// the find
linkedin/brooklin
An extensible distributed system for reliable nearline data streaming at scale
Brooklin is LinkedIn's internal Kafka mirroring and CDC system, open-sourced. It sits between data sources (Kafka clusters, databases) and destinations, with a pluggable connector/transport-provider model. The primary audience is platform engineers running multi-datacenter Kafka replication at scale — not teams evaluating it for a greenfield project.
The partition-level fault isolation for Kafka mirroring is genuinely useful: one bad partition doesn't stall the whole topic, which Kafka MirrorMaker 1 notoriously couldn't handle. The REST management API covering pause/resume at the individual partition level is operationally practical, not just CRUD. The connector abstraction is well-factored — source and destination are orthogonal, so you can wire MySQL CDC to Kafka or Kafka to a custom transport without touching the core.

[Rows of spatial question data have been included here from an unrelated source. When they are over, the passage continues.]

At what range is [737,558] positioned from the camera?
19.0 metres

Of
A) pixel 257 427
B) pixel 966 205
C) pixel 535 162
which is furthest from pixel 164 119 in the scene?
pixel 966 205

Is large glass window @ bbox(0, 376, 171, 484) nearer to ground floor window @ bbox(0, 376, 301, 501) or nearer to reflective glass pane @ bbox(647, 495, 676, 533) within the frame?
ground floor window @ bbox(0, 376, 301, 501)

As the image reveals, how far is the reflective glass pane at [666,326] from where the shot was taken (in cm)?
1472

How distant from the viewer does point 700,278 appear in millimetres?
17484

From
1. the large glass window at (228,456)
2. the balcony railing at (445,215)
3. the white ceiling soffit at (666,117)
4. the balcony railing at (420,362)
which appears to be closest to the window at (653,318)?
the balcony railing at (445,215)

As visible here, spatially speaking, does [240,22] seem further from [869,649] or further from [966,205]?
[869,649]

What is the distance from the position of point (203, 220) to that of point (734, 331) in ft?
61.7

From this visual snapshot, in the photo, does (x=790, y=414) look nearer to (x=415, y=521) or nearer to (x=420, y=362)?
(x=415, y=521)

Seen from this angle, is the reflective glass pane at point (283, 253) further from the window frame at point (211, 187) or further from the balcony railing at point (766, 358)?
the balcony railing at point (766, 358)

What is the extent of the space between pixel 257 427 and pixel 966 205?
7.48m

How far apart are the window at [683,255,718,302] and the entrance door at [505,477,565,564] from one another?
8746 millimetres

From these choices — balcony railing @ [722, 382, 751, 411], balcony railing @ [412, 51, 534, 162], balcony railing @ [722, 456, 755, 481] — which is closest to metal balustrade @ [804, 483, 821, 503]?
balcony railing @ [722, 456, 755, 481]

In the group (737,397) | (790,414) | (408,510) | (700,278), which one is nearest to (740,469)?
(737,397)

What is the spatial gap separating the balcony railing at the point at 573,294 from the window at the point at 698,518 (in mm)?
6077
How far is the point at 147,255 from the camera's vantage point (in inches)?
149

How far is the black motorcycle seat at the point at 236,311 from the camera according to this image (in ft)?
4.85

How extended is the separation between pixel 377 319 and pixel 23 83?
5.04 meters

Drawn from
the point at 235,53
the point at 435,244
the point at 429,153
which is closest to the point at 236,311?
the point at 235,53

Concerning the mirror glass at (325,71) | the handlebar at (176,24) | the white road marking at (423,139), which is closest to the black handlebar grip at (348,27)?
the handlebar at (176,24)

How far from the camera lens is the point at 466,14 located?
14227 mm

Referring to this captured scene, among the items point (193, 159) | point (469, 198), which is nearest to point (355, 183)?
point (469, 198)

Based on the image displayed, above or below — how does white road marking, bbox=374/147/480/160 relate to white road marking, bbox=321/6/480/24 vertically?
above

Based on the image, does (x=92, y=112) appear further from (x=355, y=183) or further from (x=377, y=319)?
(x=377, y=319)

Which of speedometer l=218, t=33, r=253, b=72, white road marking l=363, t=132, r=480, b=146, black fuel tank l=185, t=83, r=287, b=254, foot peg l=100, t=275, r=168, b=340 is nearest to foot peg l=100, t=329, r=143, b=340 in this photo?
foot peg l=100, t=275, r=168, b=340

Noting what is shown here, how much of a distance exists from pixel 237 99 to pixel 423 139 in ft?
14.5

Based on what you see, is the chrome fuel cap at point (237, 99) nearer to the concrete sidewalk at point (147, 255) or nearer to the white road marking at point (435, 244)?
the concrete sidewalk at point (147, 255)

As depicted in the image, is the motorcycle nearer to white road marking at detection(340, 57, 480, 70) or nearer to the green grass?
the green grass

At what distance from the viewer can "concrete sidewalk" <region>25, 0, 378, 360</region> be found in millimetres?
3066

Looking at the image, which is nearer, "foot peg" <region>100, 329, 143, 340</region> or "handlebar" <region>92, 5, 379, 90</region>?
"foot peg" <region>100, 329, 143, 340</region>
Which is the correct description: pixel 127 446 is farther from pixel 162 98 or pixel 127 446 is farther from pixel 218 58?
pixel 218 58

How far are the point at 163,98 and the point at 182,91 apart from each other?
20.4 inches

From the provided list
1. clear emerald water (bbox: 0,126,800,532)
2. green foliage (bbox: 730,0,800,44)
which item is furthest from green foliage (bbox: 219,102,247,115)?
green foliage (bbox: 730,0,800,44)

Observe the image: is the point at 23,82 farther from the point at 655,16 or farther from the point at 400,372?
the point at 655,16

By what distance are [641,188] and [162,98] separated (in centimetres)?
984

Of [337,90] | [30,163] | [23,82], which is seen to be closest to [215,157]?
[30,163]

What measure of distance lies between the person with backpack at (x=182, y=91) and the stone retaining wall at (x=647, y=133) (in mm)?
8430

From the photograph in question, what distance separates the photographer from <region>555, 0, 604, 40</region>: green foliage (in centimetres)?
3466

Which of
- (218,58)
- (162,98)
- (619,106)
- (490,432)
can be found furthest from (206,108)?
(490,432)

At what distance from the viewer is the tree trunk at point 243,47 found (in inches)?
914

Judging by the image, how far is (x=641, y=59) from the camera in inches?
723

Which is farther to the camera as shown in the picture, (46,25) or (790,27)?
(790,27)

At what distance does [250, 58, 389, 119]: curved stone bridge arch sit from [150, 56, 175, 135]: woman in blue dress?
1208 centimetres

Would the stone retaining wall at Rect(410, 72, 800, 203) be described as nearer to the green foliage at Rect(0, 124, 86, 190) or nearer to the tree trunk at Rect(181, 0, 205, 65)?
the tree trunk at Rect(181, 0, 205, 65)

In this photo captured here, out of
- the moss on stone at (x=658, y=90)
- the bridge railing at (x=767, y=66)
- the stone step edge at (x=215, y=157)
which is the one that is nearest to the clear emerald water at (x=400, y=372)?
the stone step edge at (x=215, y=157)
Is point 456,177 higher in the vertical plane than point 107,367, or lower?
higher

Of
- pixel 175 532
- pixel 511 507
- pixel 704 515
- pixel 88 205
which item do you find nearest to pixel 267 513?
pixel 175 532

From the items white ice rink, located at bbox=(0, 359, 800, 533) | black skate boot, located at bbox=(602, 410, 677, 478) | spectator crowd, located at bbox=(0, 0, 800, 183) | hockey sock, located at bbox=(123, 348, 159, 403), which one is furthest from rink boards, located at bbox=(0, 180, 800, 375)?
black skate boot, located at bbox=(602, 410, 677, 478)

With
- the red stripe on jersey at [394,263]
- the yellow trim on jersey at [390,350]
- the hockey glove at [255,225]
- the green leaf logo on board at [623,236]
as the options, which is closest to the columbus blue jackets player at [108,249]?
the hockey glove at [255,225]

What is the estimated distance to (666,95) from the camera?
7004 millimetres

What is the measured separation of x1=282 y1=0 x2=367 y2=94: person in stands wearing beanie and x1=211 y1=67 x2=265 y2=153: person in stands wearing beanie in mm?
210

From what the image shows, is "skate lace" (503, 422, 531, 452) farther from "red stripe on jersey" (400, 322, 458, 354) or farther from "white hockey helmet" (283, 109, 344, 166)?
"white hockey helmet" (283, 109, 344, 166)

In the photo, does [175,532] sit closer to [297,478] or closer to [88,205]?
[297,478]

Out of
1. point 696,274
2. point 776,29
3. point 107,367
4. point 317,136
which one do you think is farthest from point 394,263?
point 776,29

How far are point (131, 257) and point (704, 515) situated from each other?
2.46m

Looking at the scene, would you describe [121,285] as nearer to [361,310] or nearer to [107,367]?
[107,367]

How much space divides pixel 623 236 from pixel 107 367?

The repo is actively maintained (last push July 2026) and has real production mileage at LinkedIn scale.
The connector ecosystem outside Kafka is thin: MySQL CDC was listed as 'under development' in the README and there's no evidence it shipped; if you need CDC from Postgres or Oracle, you're writing a connector from scratch. Deployment story is LinkedIn-internal Zookeeper-based coordination, which means significant operational overhead to adopt outside their stack — no Kubernetes operator, no Helm chart, no managed hosting path. At under 1000 stars with a narrow contributor base, this is effectively LinkedIn infrastructure with a public license, not a community project; your bug reports will compete with LinkedIn's internal priorities. Alternatives like Kafka MirrorMaker 2 (which fixed the partition isolation problem) and Debezium for CDC are better-maintained with larger ecosystems.